Quarantine, Yes Or No?

Classical Liberalism,Ethics,Individual Rights,Individualism Vs. Collectivism,The State

            

“I’m a very well-educated, successful, intelligent person. This is insane to me that I have an armed guard outside my door when I’ve cooperated with everything other than the whole solitary-confinement-in-Italy thing.”

So said the patient “with a form of tuberculosis so dangerous he is under the first U.S. government-ordered quarantine since 1963,” on returning from a transatlantic trip to celebrate his wedding. The trip took him from Atlanta to Europe—Greece, Italy, the Czech Republic, France—and back to Atlanta via Canada and New York. By the man’s telling, he came back not because he realized he had exposed others to a deadly, highly infectious airborne disease, but because “he was afraid that if he did not get back to the U.S., he would not get the treatment he needed to survive.”
“Health officials said the man had been advised not to fly and knew he could expose others when he boarded the jets from Atlanta to Paris, and later from Prague to Montreal… He knew he had a form of tuberculosis and that it was resistant to first-line drugs.” Apparently he was also told to wear a mask. That too he ignored. If Andrew Speaker—that is the patient’s name—is as smart as he professes, he ought to have known not to expose people without their consent to any TB, much less to a strain associated with a 50 percent mortality rate.

Speaker returned to North America via Canada, driving into the US, a fact that demonstrates consciousness of guilt: He avoided American airlines, as he had been placed on a “no-fly alert,” which, it transpires, was overlooked at the border crossing. I suspect this case is akin, legally, to an individual infected with HIV not informing his sexual partners of his condition.

* Check your understanding *
A: Using the tuberculosis quarantine article, explain in one to three sentences why the author says Speaker's drive into the US "demonstrates consciousness of guilt."
B: Carry the tuberculosis quarantine article forward from its last sentence.

* Information shown *
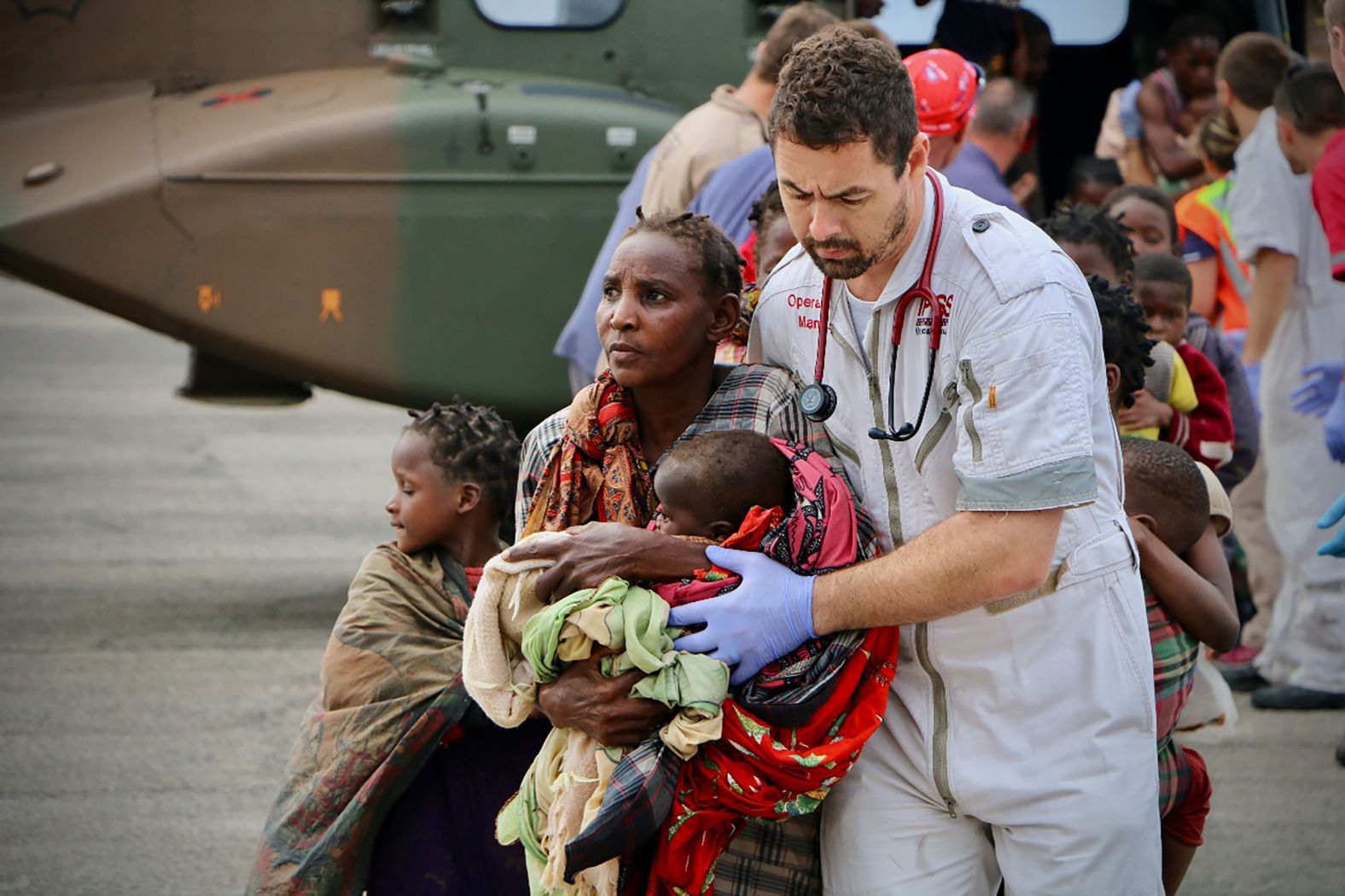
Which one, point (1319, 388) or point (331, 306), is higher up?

* Results of the tasks *
A: By returning through Canada and driving across the border, Speaker avoided American airlines. He did so because he had been placed on a "no-fly alert," and the author reads that avoidance as a sign he knew he was doing wrong.

B:
I’m trying to think of a libertarian argument against coercively confining a man who knowingly and intentionally uses his body as a lethal weapon against unsuspecting innocents. I can’t come up with one. Can you? Another libertarian has expressed a preference for “home confinement with an electronic monitor. This would seem to strike the balance between protecting his liberty interests and the safety of the public.” I like home confinement, only I really do not believe the authorities acted illiberally up until now: they gave the patient the goods (the info), and left it up to him to comply voluntarily. Andrew Speaker, on the other hand, ignored the information and acted recklessly. Should be given a second strike? If he strikes out again, someone could die—especially individuals with a low T cell count (suppressed immunity). Armed and dangerous is how he ought to be regarded. Would an electronic monitor provide ample warning in the event he violated the quarantine? By the time the authorities locate the quarantine violator, he may well have infected a host of people.
In the meantime, Diane Sawyer, who grills her subjects only in the sense Larry King interviews his, has elicited Speaker’s story. It’s a maze of contradictions and dissembling, and is accompanied suspiciously with “sexy” poses of Innocent Andy and a woman with a blond head the shape of Paris Hilton’s, a forlorn look, and big implants. His new wife, presumably. The fact that this is an educated man—a lawyer, no less—doesn’t help his case.